THE EXERCISE:
Recast the listing between the line holding "In real-world height, is" and the end of the listing, both included, as a two-column CSV with the columns "text" and "answer". Give one row per entry, with each field in quotes and line breaks replaced by spaces.

'''

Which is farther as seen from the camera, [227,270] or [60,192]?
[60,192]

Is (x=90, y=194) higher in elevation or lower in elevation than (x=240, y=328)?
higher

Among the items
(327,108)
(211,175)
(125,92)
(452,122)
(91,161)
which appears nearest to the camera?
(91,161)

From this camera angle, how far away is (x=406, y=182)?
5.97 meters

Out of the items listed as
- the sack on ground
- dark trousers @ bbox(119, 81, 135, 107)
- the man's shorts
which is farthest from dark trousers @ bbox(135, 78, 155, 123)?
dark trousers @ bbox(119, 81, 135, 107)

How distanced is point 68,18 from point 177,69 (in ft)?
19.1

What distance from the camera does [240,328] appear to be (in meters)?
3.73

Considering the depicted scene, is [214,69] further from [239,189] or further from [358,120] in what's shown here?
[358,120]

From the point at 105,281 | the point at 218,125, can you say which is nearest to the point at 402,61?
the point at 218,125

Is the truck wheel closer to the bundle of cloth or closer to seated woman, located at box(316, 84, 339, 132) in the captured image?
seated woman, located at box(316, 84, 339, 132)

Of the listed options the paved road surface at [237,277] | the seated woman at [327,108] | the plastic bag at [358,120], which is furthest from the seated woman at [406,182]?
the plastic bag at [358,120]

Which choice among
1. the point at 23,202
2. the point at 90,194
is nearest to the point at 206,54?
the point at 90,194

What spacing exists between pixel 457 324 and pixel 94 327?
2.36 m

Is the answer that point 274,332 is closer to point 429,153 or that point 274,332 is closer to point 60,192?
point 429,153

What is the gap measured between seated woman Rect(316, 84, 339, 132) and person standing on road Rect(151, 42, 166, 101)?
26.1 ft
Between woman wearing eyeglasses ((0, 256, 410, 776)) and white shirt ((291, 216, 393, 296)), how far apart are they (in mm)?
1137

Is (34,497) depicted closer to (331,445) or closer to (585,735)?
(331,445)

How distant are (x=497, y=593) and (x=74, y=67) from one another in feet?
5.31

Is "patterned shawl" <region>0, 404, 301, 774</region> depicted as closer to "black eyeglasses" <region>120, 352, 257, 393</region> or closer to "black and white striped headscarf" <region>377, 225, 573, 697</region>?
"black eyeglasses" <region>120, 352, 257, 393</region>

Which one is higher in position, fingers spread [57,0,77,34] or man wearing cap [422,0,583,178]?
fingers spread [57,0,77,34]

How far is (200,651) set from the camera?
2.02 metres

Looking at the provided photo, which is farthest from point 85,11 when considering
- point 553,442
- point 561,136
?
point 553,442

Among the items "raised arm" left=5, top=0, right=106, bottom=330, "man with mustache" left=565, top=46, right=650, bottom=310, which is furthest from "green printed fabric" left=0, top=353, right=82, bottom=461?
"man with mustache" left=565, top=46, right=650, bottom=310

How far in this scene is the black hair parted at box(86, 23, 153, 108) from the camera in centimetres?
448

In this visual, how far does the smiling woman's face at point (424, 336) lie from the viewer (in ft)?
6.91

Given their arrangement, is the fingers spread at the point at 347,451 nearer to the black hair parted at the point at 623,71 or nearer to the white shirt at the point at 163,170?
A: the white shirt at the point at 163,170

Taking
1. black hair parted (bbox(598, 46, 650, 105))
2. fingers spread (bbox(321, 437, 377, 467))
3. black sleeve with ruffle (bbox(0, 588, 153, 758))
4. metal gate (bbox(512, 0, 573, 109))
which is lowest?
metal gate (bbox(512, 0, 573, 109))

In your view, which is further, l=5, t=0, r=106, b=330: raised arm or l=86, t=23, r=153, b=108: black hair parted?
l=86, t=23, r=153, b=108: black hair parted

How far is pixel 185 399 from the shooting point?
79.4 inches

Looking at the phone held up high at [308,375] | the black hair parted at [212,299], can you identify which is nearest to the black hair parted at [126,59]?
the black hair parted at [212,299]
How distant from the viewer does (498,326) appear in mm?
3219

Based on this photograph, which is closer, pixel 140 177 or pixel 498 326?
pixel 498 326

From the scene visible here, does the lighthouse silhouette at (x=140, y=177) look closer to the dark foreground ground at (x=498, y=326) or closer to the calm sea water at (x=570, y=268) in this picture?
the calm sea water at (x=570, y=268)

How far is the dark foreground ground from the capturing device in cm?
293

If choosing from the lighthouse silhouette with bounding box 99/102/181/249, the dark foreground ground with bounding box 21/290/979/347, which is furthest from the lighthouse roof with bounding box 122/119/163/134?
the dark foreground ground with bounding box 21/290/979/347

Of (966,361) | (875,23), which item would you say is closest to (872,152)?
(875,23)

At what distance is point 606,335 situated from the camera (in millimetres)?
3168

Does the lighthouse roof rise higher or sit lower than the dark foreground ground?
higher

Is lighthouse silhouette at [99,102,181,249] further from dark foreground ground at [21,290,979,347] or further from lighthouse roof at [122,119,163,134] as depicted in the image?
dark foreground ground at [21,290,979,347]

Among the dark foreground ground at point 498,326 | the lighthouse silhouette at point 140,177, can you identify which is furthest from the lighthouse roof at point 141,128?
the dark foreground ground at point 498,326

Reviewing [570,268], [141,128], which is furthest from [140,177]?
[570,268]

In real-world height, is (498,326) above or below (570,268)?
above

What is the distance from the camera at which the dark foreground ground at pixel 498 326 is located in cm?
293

'''

WRITTEN SOLUTION:
text,answer
"In real-world height, is (498,326) above or below (570,268)?","above"
"What is the distance from the camera at which the dark foreground ground at pixel 498 326 is located in cm?","293"